Daarmee loop je vast. God schiep de zon, de maan en de sterren op de vierde dag – en ik zie geen enkele reden om daaraan te twijfelen. De volgorde van de oerknalkosmologie is heel anders: de hemellichamen waren er al voor het ontstaan van de aarde.
Theïstische evolutie is in feite de vermenging van twee tegengestelde vormen van geloven; dat heet syncretisme. De Bijbel zegt: Er is een God Die alles heeft geschapen. Het seculiere denkpatroon schrijft voor: Er is geen God, evolutie heeft alles gemaakt. Een van beide kan niet kloppen.”
We moeten dus een keuze maken: voor of tegen?
„Ja, schepping en evolutie zijn volgens mij niet te verenigen. Er zijn heel veel theologische bezwaren tegen de theïstische evolutie in te brengen, maar ook wetenschappelijke.

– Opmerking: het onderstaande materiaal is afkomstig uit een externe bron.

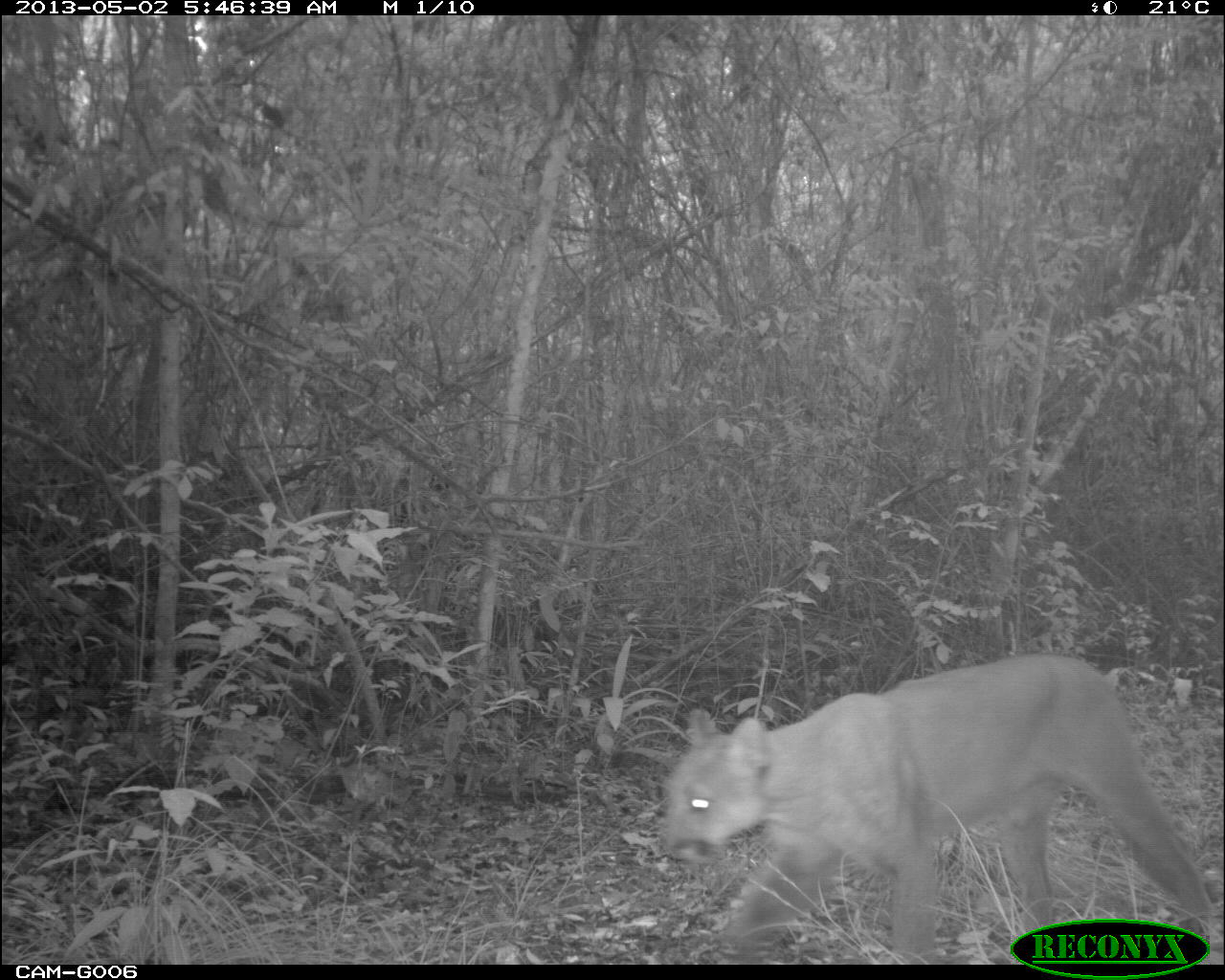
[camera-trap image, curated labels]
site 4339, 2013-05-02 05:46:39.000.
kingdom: Animalia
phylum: Chordata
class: Mammalia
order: Carnivora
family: Felidae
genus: Puma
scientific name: Puma concolor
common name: mountain lion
Puma concolor (mountain lion), count 1.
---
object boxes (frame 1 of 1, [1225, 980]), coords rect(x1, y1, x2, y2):
puma concolor: rect(661, 652, 1212, 963)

Deze theorie kent nog heel veel open einden en dingen die onoplosbaar zijn.
Een voorbeeld? In het evolutiescenario gaat het erom dat een nieuwe eigenschap –zoals een langere slurf bij een olifant– overheersend wordt in de hele populatie. Daarvoor blijken of heel veel tijd of veel nakomelingen nodig te zijn, de ”cost of evolution” genoemd. Om van een aap een mens te maken, zou bijvoorbeeld 10 miljard jaar nodig zijn. Die periode is ook voor evolutionisten veel te lang. De kosten zijn ook te hoog als elk vrouwelijk individu binnen de veronderstelde 9 miljoen jaar evolutie honderden nakomelingen moet krijgen om in de populatie de nieuwe eigenschap te laten overheersen. Dat is niet realistisch. Dit probleem, het zogenoemde dilemma van Haldane, is nooit opgelost.”
Er zijn ook christelijke wetenschappers die willen uitgaan van een vorm van theïstische evolutie én van het gezag van de Schrift. Een onmogelijke combinatie?
„Dat hangt helemaal af van de hermeneutiek die iemand hanteert: welke stem geeft hij aan de wetenschap en de hedendaagse cultuur in de uitleg en toepassing van de Schrift?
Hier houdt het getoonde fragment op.